#### Ausgewählter Text:
▬▬▬▬▬▬

Wahlanalyse zur NRW Landtagswahl 2022 in Bochum

Am 15.05.2022 wurde in NRW ein neuer Landtag gewählt.  Die Wähler*innen hatten dabei die Möglichkeit, mit der Erststimme eine*n Direktkandidat*in in das Landesparlament zu wählen und mit der Zweitstimme eine Partei wählen und somit deren prozentuale Beteiligung am Parlament mit zu bestimmen. Mit einer historisch niedrigen Wahlbeteiligung von 55,5% konnten sich CDU und Grüne bei der Landtagswahl durchsetzen, die AfD dagegen verlor an Stimmen.

Die AfD in Bochum

Die AfD in Bochum fiel bei den diesjährigen Wahlen bereits im Vorfeld durch eine nur sehr mäßige Präsenz auf. Die wenigen Wahlplakate, die überhaupt aufgehangen wurden, wurden entweder bereits nach wenigen Stunden von engagierten Antifaschist*innen entfernt oder enthielten keinerlei inhaltliche Positionierung der Partei. Auch Wahlkampfstände wurden nur sehr unregelmäßig durchgeführt und wurden kritisch von Antifaschist*innen begleitet.

▬▬▬▬▬▬

#### Datenauszug:
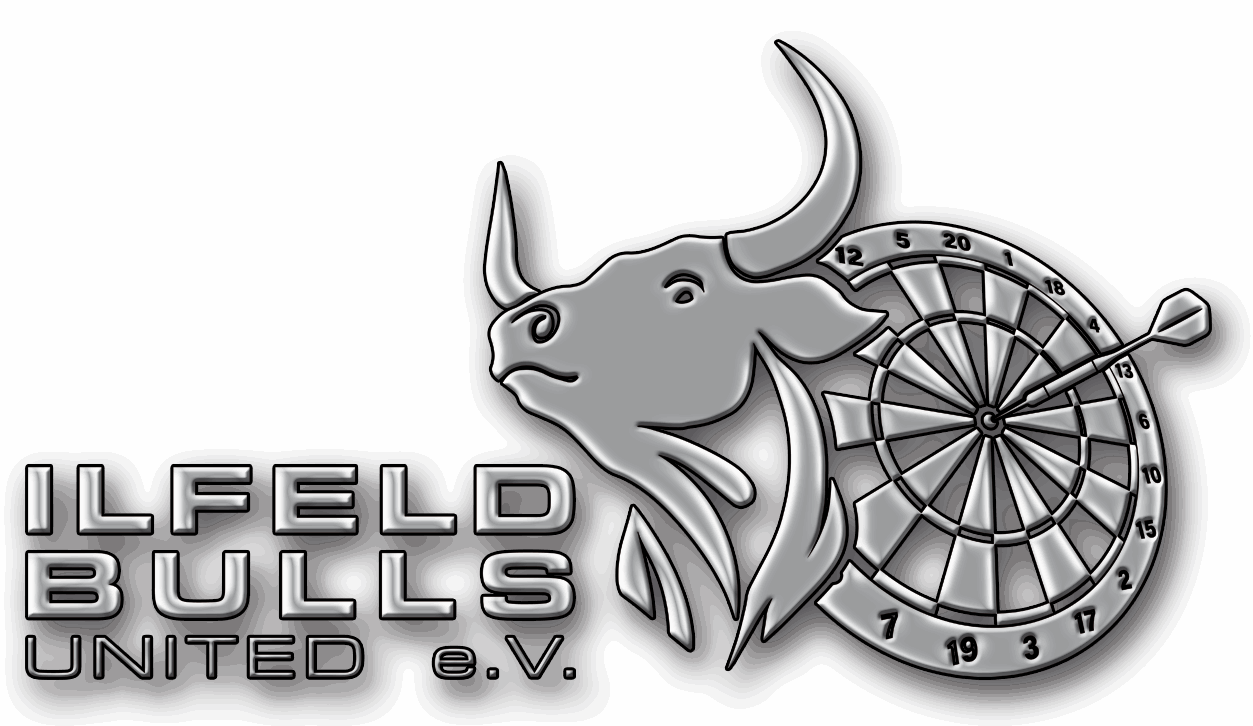 Ilfeld Bulls United e.V.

▬▬▬▬▬▬

#### Aufgaben:
1. Nenne alle Parteien, die im ausgewählten Text namentlich erwähnt werden.
2. Erkläre anhand des ausgewählten Textes, worin die nur sehr mäßige Präsenz der AfD in Bochum im Vorfeld der Wahl bestand.
3. Gib die Passage des ausgewählten Textes zwischen „Die AfD in Bochum fiel“ und „von Antifaschist*innen begleitet.“ einschließlich dieser Wörter unverändert wieder.

#### Lösungen:
1. CDU, Grüne, AfD

2. Die AfD hängte nur wenige Wahlplakate auf. Diese wurden entweder nach wenigen Stunden von Antifaschist*innen entfernt oder enthielten keine inhaltliche Positionierung der Partei. Außerdem führte sie Wahlkampfstände nur sehr unregelmäßig durch, und Antifaschist*innen begleiteten sie kritisch.

3.
Die AfD in Bochum fiel bei den diesjährigen Wahlen bereits im Vorfeld durch eine nur sehr mäßige Präsenz auf. Die wenigen Wahlplakate, die überhaupt aufgehangen wurden, wurden entweder bereits nach wenigen Stunden von engagierten Antifaschist*innen entfernt oder enthielten keinerlei inhaltliche Positionierung der Partei. Auch Wahlkampfstände wurden nur sehr unregelmäßig durchgeführt und wurden kritisch von Antifaschist*innen begleitet.